FMD has a strong and well-established connection to spontaneous coronary artery dissection (SCAD), a sudden tear in the wall of a heart artery that can cause a heart attack, often in otherwise healthy young women. Studies have found FMD-type changes in other arteries in anywhere from 25% to 86% of SCAD patients, depending on how thoroughly they were screened. The prevalence of FMD among SCAD patients may be as high as 45%, making it the most commonly associated condition.

This overlap suggests a shared vulnerability in the artery walls. If you’ve been diagnosed with SCAD, your doctors will typically screen you for FMD in other vascular beds. The reverse is also true: people with known FMD may be monitored for signs of coronary artery problems.

How FMD Is Diagnosed

FMD is often discovered incidentally, during imaging done for another reason, or after a doctor investigates unexplained high blood pressure in a younger patient. The gold standard for diagnosis is catheter-based angiography, where a thin tube is threaded into the artery and contrast dye is injected to create detailed images. This provides the clearest view of the characteristic beaded pattern or focal narrowing.

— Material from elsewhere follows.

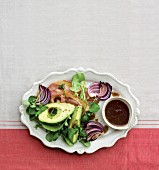 Avocado salad with roasted red onions, bacon and balsamic vinaigrette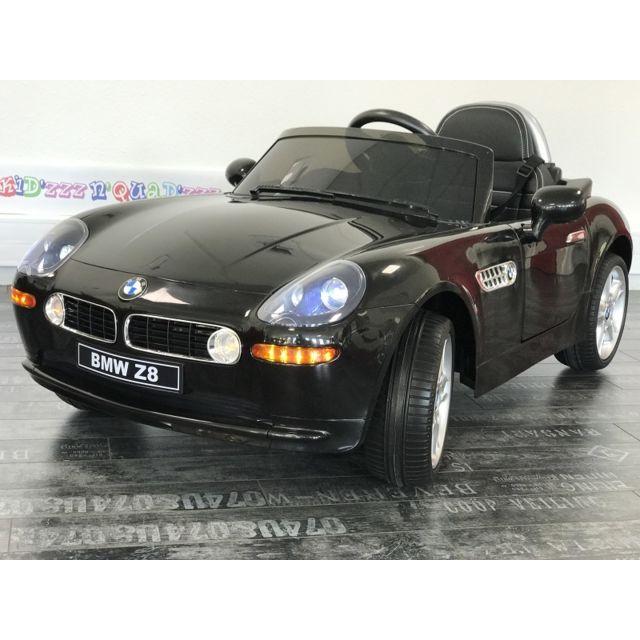 bmw voiture lectrique b b 1 6 ans 12v z8 noir pas cher achat vente v hicule. Black Bedroom Furniture Sets. Home Design Ideas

In practice, most initial evaluations use less invasive imaging: CT angiography, MR angiography, or duplex ultrasound. These can often identify FMD, especially the multifocal “string of beads” type, without requiring a catheter procedure. However, catheter-based angiography remains the definitive test when noninvasive results are unclear or when a procedure to treat the narrowing is planned at the same time.

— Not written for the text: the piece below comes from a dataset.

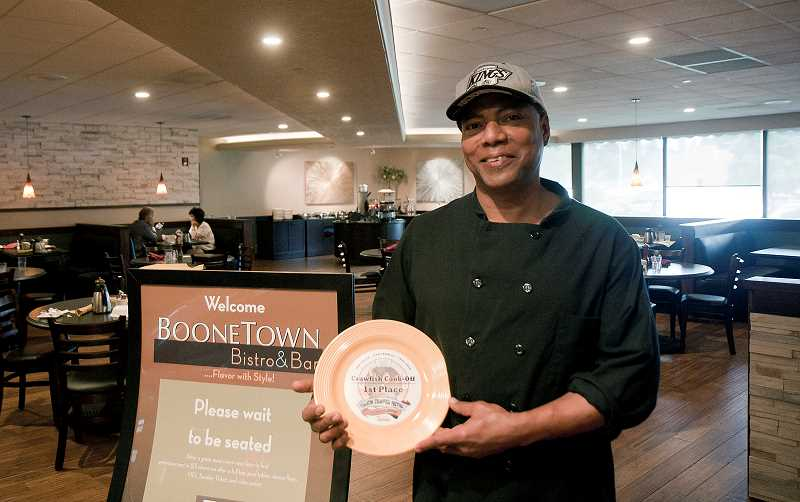 by: WILSONVILLE AREA CHAMBER OF COMMERCE - Chef Terry Farrar took home top honors at the Tualatin Crawfish Festival mystery box cook-off challenge. He is chef at Holiday Inns BooneTown Bistro and Bar.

Because FMD frequently affects more than one artery, a European and US expert consensus recommends imaging multiple vascular territories once FMD is found in one location. Someone diagnosed with renal artery FMD, for example, would typically also be screened in the head and neck arteries.

Treatment and What to Expect

Managing FMD depends on which arteries are affected and how severe the symptoms are. For renal artery FMD causing high blood pressure, medications that block the kidney’s pressure-raising hormone system are the first-line treatment. Many people achieve good blood pressure control with medication alone.

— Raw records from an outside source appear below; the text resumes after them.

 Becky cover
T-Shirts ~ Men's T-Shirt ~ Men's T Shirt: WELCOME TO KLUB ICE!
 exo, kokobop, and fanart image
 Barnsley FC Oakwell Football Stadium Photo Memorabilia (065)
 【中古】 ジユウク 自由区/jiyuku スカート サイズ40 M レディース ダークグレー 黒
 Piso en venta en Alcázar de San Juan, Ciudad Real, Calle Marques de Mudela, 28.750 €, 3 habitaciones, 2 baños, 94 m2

When medication isn’t enough, or when the narrowing is severe, a procedure called balloon angioplasty can widen the artery. A small balloon is inflated inside the narrowed segment to stretch it open. Unlike procedures for atherosclerosis, stents are generally not placed for FMD because the artery wall responds well to simple stretching. Recovery from angioplasty is relatively quick, typically involving a short hospital stay and a few days of limited activity.

For FMD in the carotid or other head and neck arteries, treatment focuses on preventing complications like dissection or stroke. This often involves antiplatelet therapy to reduce clotting risk. Surgical or catheter-based interventions in these arteries are reserved for more severe cases, such as significant narrowing that’s causing symptoms or recurrent dissections.

FMD is a chronic condition, but for most people it progresses slowly or remains stable over time. Regular imaging follow-up, typically every one to two years, helps track whether the affected arteries are changing. Many people with FMD live normal, active lives once their blood pressure is controlled and their vascular health is being monitored.